# ITU-ML5G-PS-005-KDDI Training Notebook

In [None]:
from google.colab import drive
drive.mount('/content/drive', force_remount=True)

In [None]:
# please change your path
cd /content/drive/MyDrive/your/path/ITU-ML5G-PS-005-KDDI-UT-NakaoLab-AI

# Data Load and Preprocess

In [None]:
import gc
import numpy as np
import pandas as pd
from tools.preprocessing import Processor
from tools.generator import ReccurentTrainingGenerator

Please change training mode 
- If you want to train the model with all metrics, set training mode to all.
- If you want to remove 0 metrics and train the model, set training mode to removed.
- If you want to train a model using differences, set training mode to diff.
- If you want to train a model using feature importance, set training mode to RF and set  metrics num to the number of features you want to use

In [None]:
training_mode = "all"
metrics_num = 1500

In [None]:
train_0 = pd.read_csv('data/ML5G-PS-005_train_0.csv', index_col=0, header=0)
train_1 = pd.read_csv('data/ML5G-PS-005_train_1.csv', index_col=0, header=0)
train_2 = pd.read_csv('data/ML5G-PS-005_train_2.csv', index_col=0, header=0)
train_3 = pd.read_csv('data/ML5G-PS-005_train_3.csv', index_col=0, header=0)
train_4 = pd.read_csv('data/ML5G-PS-005_train_4.csv', index_col=0, header=0)
train_5 = pd.read_csv('data/ML5G-PS-005_train_5.csv', index_col=0, header=0)
train_data = pd.concat([train_0, train_1, train_2, train_3, train_4, train_5])
del train_0, train_1, train_2, train_3, train_4, train_5

test_0 = pd.read_csv('data/ML5G-PS-005_test_0.csv', index_col=0, header=0)
test_1 = pd.read_csv('data/ML5G-PS-005_test_1.csv', index_col=0, header=0)
test_2 = pd.read_csv('data/ML5G-PS-005_test_2.csv', index_col=0, header=0)
test_data = pd.concat([test_0, test_1, test_2])
del test_0, test_1, test_2
gc.collect()

In [None]:
preprocessor = Processor(train_data, test_data)

In [None]:
if training_mode == 'all':
  X, Y, test_X, test_Y = preprocessor.get_scaled_data()
elif training_mode == 'removed':
  X, Y, test_X, test_Y = preprocessor.get_removed_data()
elif training_mode == 'diff':
  X, Y, test_X, test_Y = preprocessor.get_diff_data()
selif training_mode == 'cadvisor':
  X, Y, test_X, test_Y = preprocessor.get_cadvisor_data()

In [None]:
train_X = X[:500*70]
train_Y = Y[:500*70]
val_X = X[500*70:]
val_Y = Y[500*70:]

In [None]:
del train_data, test_data
gc.collect()

# Training

In [None]:
import tensorflow as tf
from tensorflow import keras
from tensorflow.keras.layers import Input, Dense, LSTM, Dropout
from tensorflow.keras.models import Model
from tensorflow.keras.optimizers import Adam

By changing timesteps and delay, you can specify the detection time.

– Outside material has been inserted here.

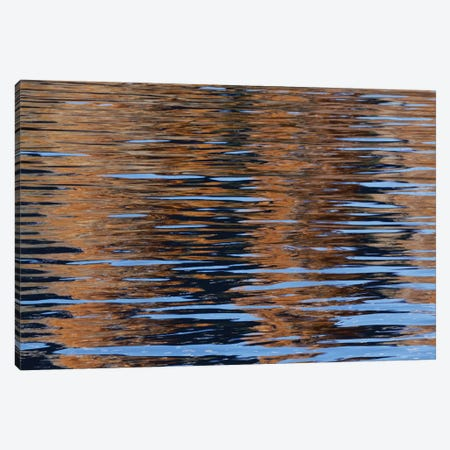 Usa, California, Sierra Nevada Range. Bishop Creek Reflects Autumn Colors. Canvas Print #JYG1030} by Jaynes Gallery Canvas Art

- timesteps is the input sequence size.
- delay represents detection time _t_.

The sum of timesteps adn delay should not exceed 60 because the total represents the first time of output. 

Combination of timesteps and delay

- timesteps : 15, delay : 35
- timesteps : 15, delay : 40
- timesteps : 15, delay : 45
- timesteps : 14, delay : 46
- timesteps : 13, delay : 47
- timesteps : 12, delay : 48

In [None]:
timesteps = 15
delay = 45
batch_size = 64
input_dim = X.shape[-1]

In [None]:
train_generator = ReccurentTrainingGenerator(train_X, train_Y, batch_size, timesteps, delay)
val_generator = ReccurentTrainingGenerator(val_X, val_Y, batch_size, timesteps, delay)

In [None]:
input = Input(shape=(timesteps, input_dim))
lstm = LSTM(256, input_shape=(timesteps, input_dim), return_sequences=True)(input)
lstm = LSTM(256)(lstm)
dropout = Dropout(0.5)(lstm)
dense = Dense(1)(dropout)
model = Model(inputs=input, outputs=dense)
model.compile(loss='mean_squared_error', optimizer='adam')
model.summary()

In [None]:
history = model.fit(x=train_generator, epochs=15, verbose=1, validation_data=val_generator)

In [None]:
# Please change delay to metrics_num if you train RF model
model.save('models/'+training_mode+'/LSTM_ITU_'+str(delay))